- **AIM OF THE TASK**
Lines in which "name" appears should be pulled from the data below.
INFORMATION PROVIDED below:
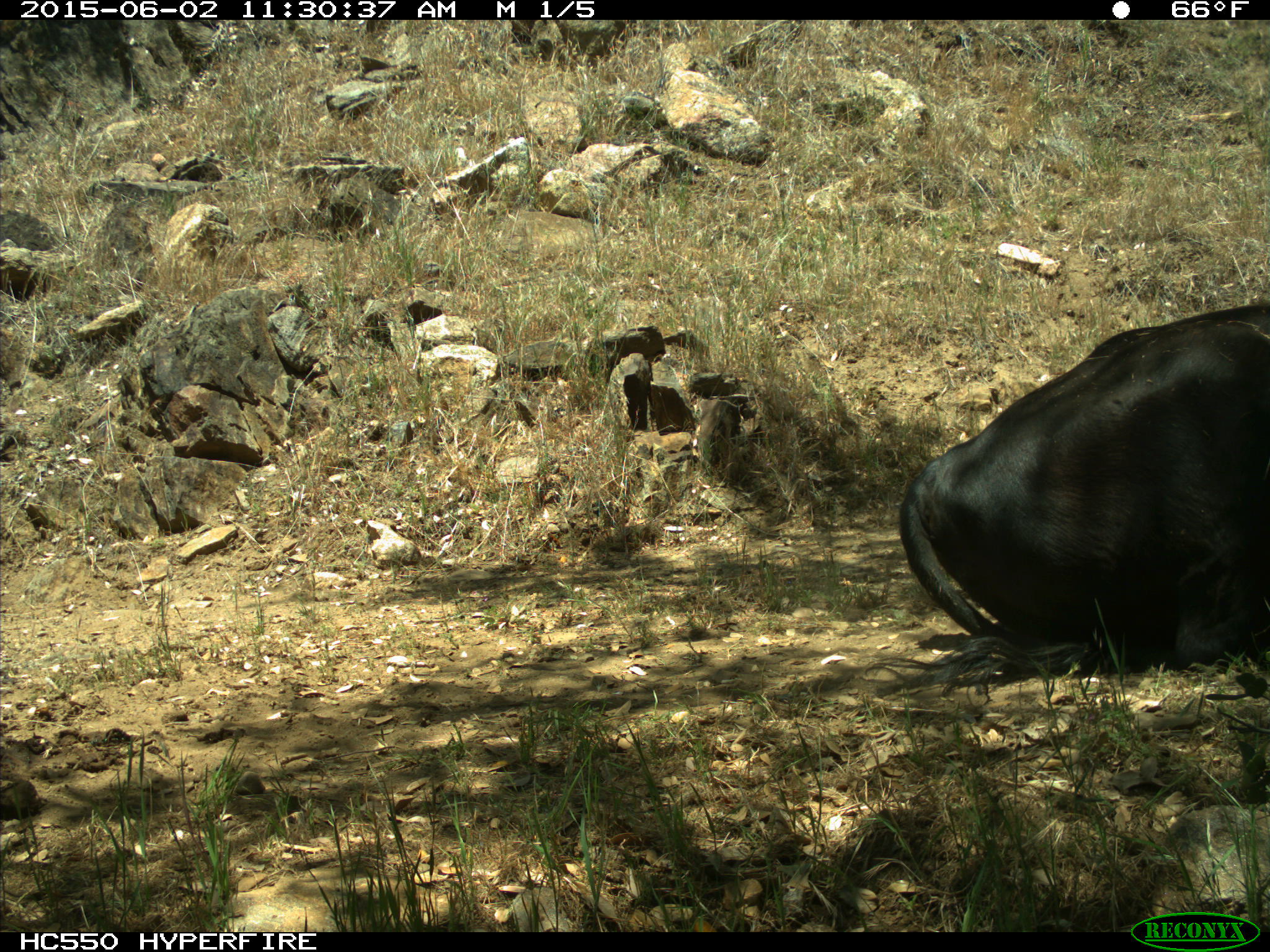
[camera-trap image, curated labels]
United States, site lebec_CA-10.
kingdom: Animalia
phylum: Chordata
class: Mammalia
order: Artiodactyla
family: Bovidae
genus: Bos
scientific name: Bos taurus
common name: domestic cow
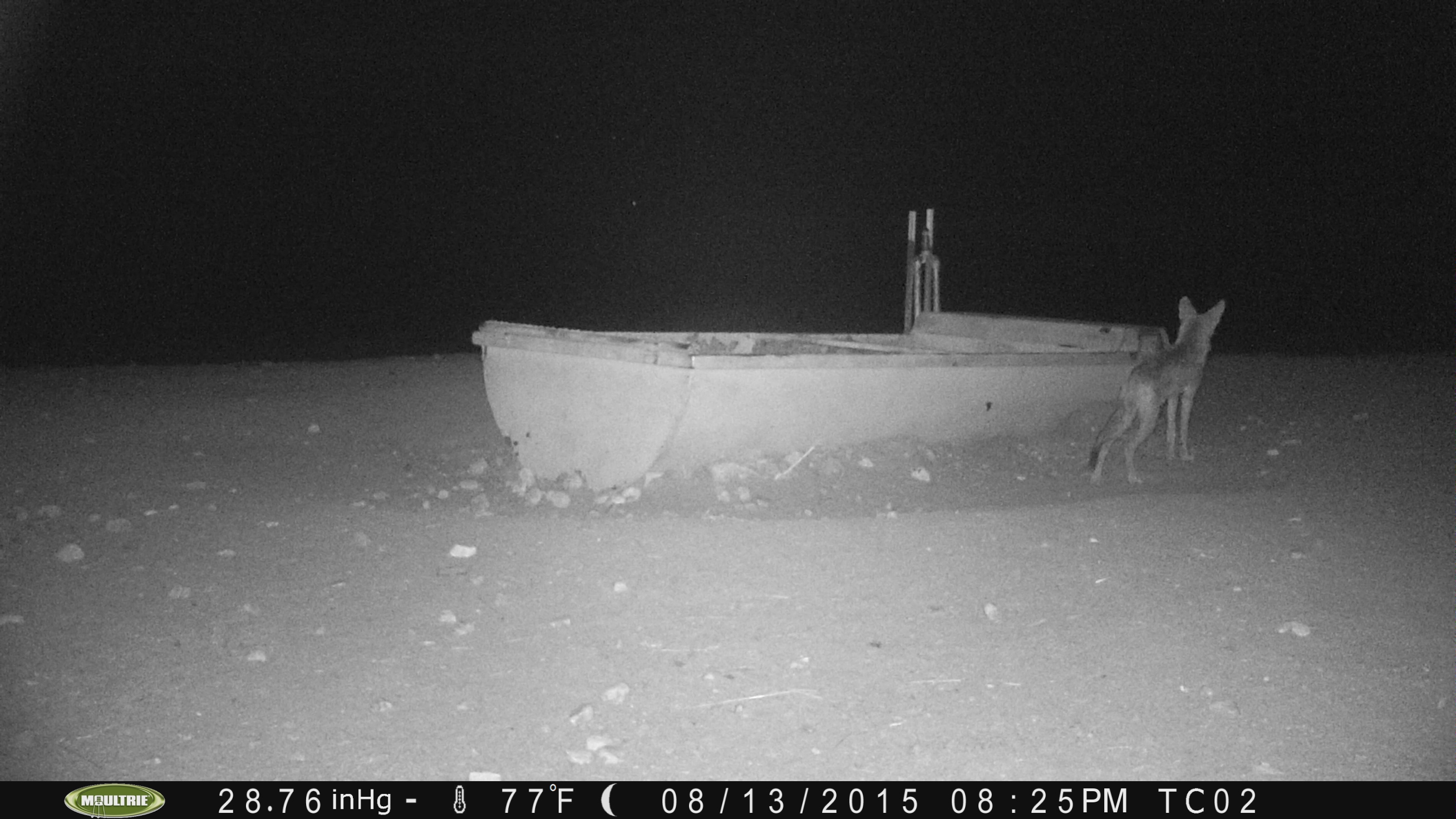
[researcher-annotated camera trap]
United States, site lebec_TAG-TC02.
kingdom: Animalia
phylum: Chordata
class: Mammalia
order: Carnivora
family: Canidae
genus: Canis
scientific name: Canis latrans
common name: coyote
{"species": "Canis latrans (coyote)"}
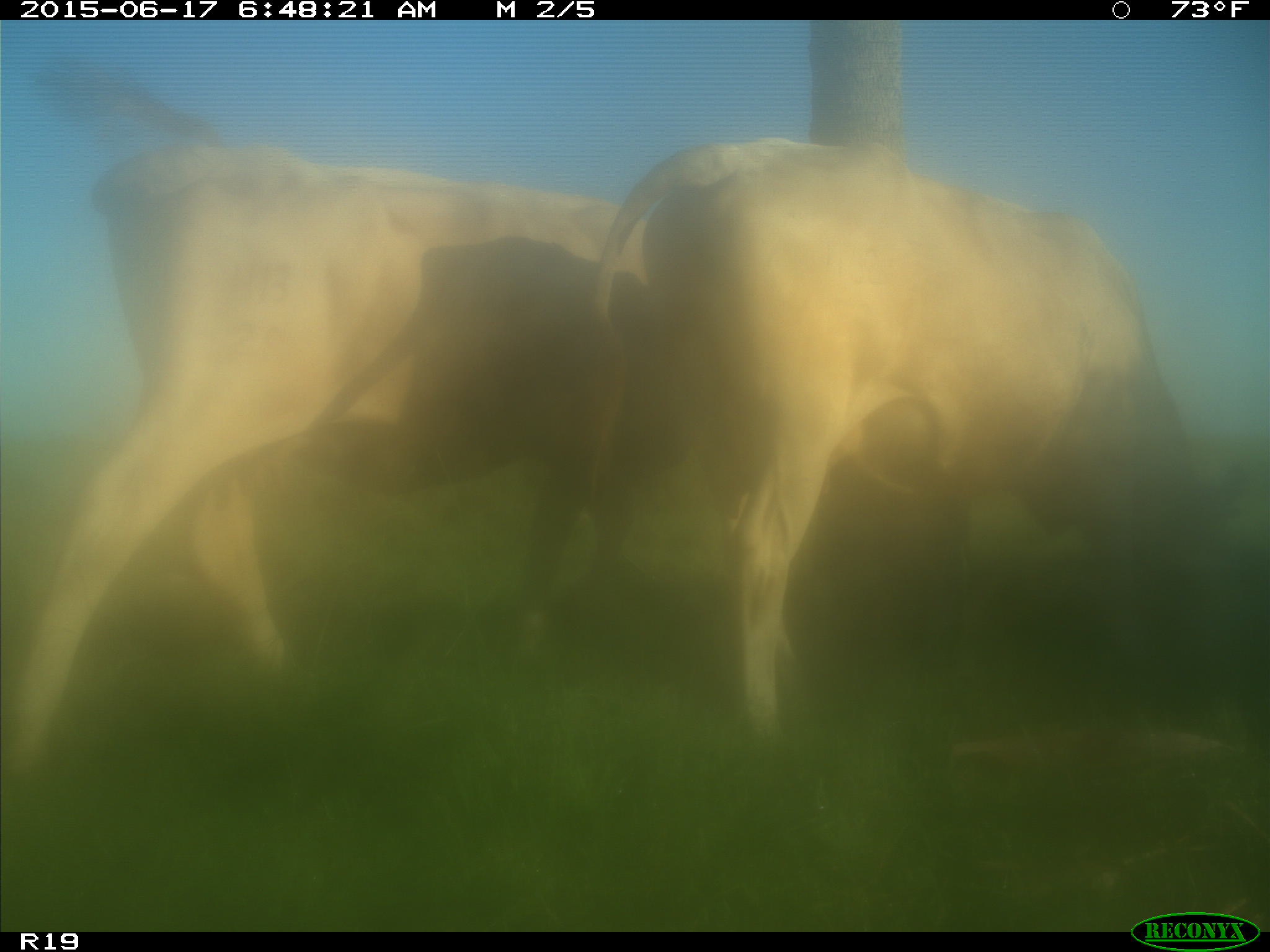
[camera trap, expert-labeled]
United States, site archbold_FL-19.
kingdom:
End of INFORMATION PROVIDED.
- **THE COMPLETED TASK**
scientific name: Bos taurus
common name: domestic cow
scientific name: Canis latrans
common name: coyote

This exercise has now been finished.